Sensei’s Insight: Alphabet’s capex shock shows just how aggressively tech giants are betting on AI infrastructure. Investors may grumble at the short-term hit to margins, but the real question is whether these AI-driven investments will cement Google’s dominance—or open the door for leaner AI-native rivals.
Trump’s Rare Fed Visit Ratchets Up Rate-Cut Pressure on Powell
President Donald Trump will visit the Federal Reserve’s Washington headquarters at 4:00 p.m. ET on Thursday—the first such appearance by a sitting president in nearly two decades—according to a White House schedule released late Wednesday (Reuters, CNBC). The visit follows weeks of sharp criticism directed at Fed Chair Jerome Powell for maintaining the policy rate at 4.25%-4.50% and overseeing a headquarters renovation whose cost has surged to $2.5 billion from $1.9 billion (ABC News). Trump has called for rate cuts of up to 300 basis points, drafted a dismissal letter for Powell, and this week labeled him a “numbskull” (Reuters, NYT).
The pressure campaign is already nudging markets: the 10-year Treasury yield rose 1 basis point to 4.4% ahead of the visit, and Thursday’s tour—rarely open to the press—will be closely scrutinized for any remarks that could influence policy expectations (WSJ). Analysts warn that Trump’s direct involvement threatens the perception of central-bank independence. Any indication that Powell could be ousted or coerced into deeper cuts could stoke volatility across interest rates, the U.S. dollar, and rate-sensitive equity sectors (CNN, Al Jazeera).
Sensei’s Insight: Central-bank credibility is the bedrock of market stability.

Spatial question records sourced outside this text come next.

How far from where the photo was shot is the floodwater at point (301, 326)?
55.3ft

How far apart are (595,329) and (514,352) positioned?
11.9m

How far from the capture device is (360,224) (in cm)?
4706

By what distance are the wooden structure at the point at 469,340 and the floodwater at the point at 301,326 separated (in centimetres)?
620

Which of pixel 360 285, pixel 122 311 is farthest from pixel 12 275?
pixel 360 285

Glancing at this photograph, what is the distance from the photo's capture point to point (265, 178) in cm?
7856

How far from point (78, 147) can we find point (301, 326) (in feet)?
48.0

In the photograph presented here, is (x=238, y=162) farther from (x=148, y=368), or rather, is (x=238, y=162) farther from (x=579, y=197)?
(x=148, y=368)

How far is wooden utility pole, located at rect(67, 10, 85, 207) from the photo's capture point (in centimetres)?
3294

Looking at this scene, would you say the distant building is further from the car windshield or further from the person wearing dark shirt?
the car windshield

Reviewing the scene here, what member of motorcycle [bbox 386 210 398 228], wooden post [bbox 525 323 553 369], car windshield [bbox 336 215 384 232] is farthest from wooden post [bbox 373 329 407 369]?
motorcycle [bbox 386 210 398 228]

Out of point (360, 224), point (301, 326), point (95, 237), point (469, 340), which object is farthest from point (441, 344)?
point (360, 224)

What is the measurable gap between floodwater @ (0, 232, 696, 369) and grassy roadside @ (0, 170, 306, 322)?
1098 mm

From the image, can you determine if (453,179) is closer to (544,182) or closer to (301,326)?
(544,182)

A public clash at this level could push traders to price in political risk alongside economic data, magnifying rate volatility.

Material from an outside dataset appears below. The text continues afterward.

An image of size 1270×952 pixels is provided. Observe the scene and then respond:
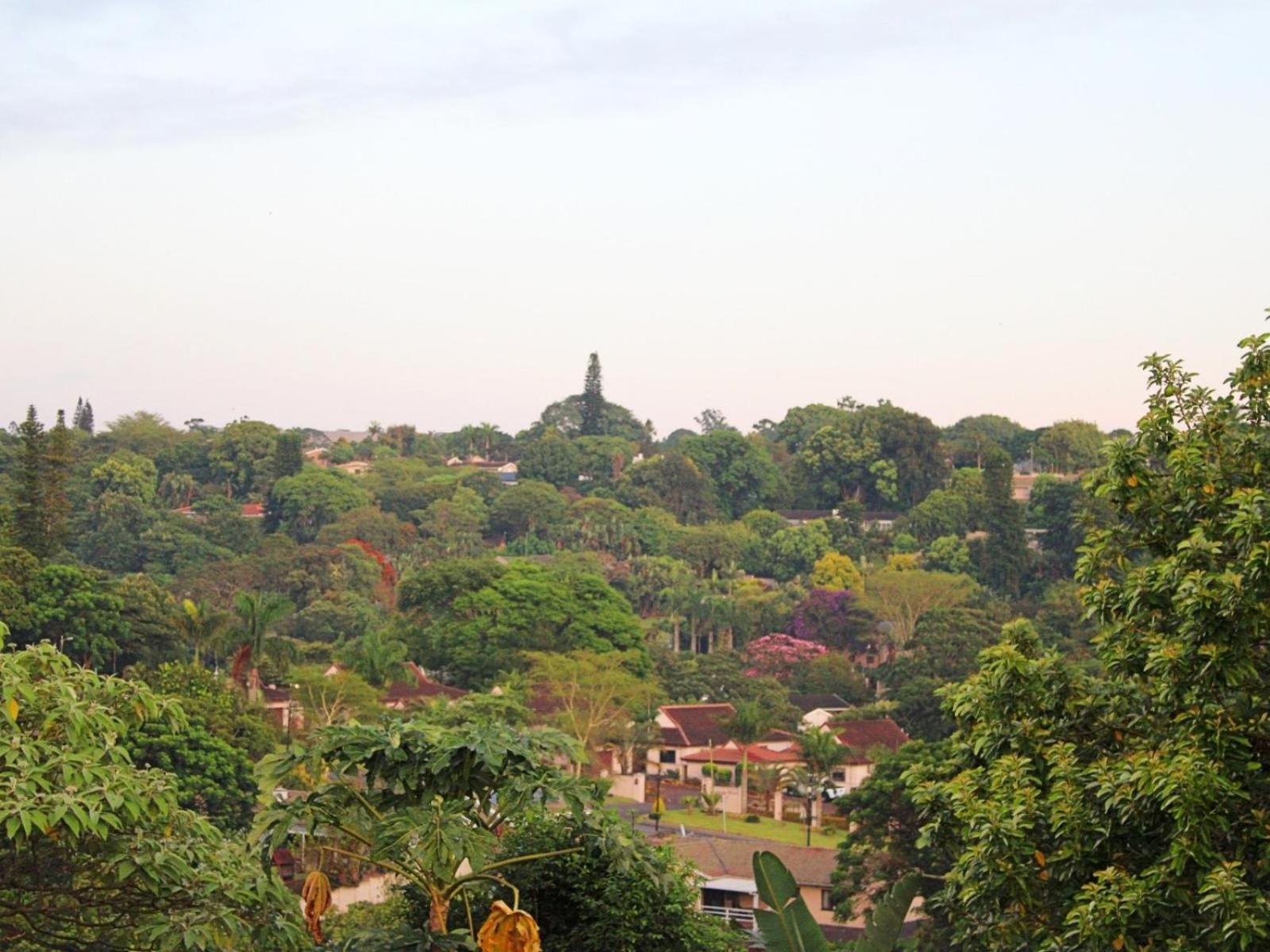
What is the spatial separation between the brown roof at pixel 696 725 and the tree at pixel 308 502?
40.3 m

Germany’s Future-Warfare Push: €162 B Budget, Cyborg Cockroaches, and $12 B AI Unicorns
Germany plans to nearly triple its core defense spending to €162 billion ($175 billion) annually by 2029 and is drafting a fast-track procurement law that allows startups to bypass years of bureaucracy, including advance payments and EU-only tenders (Reuters). Two of Europe’s three defense unicorns are already German—AI battlefield software firm Helsing (valued at $12 billion) and drone-maker Quantum Systems (>€1 billion valuation) (TBS News). R&D initiatives are advancing autonomous ground robots and even cyborg cockroaches equipped with micro-camera backpacks for reconnaissance operations.

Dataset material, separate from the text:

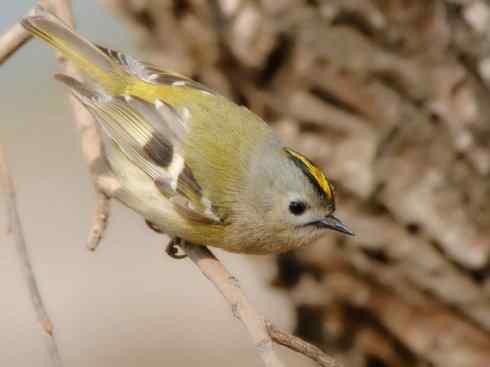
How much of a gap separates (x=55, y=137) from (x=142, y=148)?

Venture capital is accelerating alongside this shift: European defense-tech funding reached $1 billion in 2024, up from $373 million in 2022, with German startups securing $1.4 billion over the past five years (Reuters). Berlin now invites smaller firms to advise the defense ministry alongside established players like Rheinmetall and Hensoldt, while Defence Minister Boris Pistorius has assured founders that “money is no longer an excuse” as contract lead times shrink from years to months (Reuters, TBS News). A streamlined procurement pipeline could unlock multi-billion-euro contracts for agile AI-hardware vendors and boost valuations across Europe’s defense-tech sector—though it raises ESG scrutiny for asset managers allocating capital to defense-linked industries (Reuters).
Sensei’s Insight: Germany’s shift toward a startup-friendly, fast-moving defense ecosystem signals a major opportunity for investors and tech innovators—but the ethical debate around AI-driven warfare and surveillance tech will intensify as these projects scale.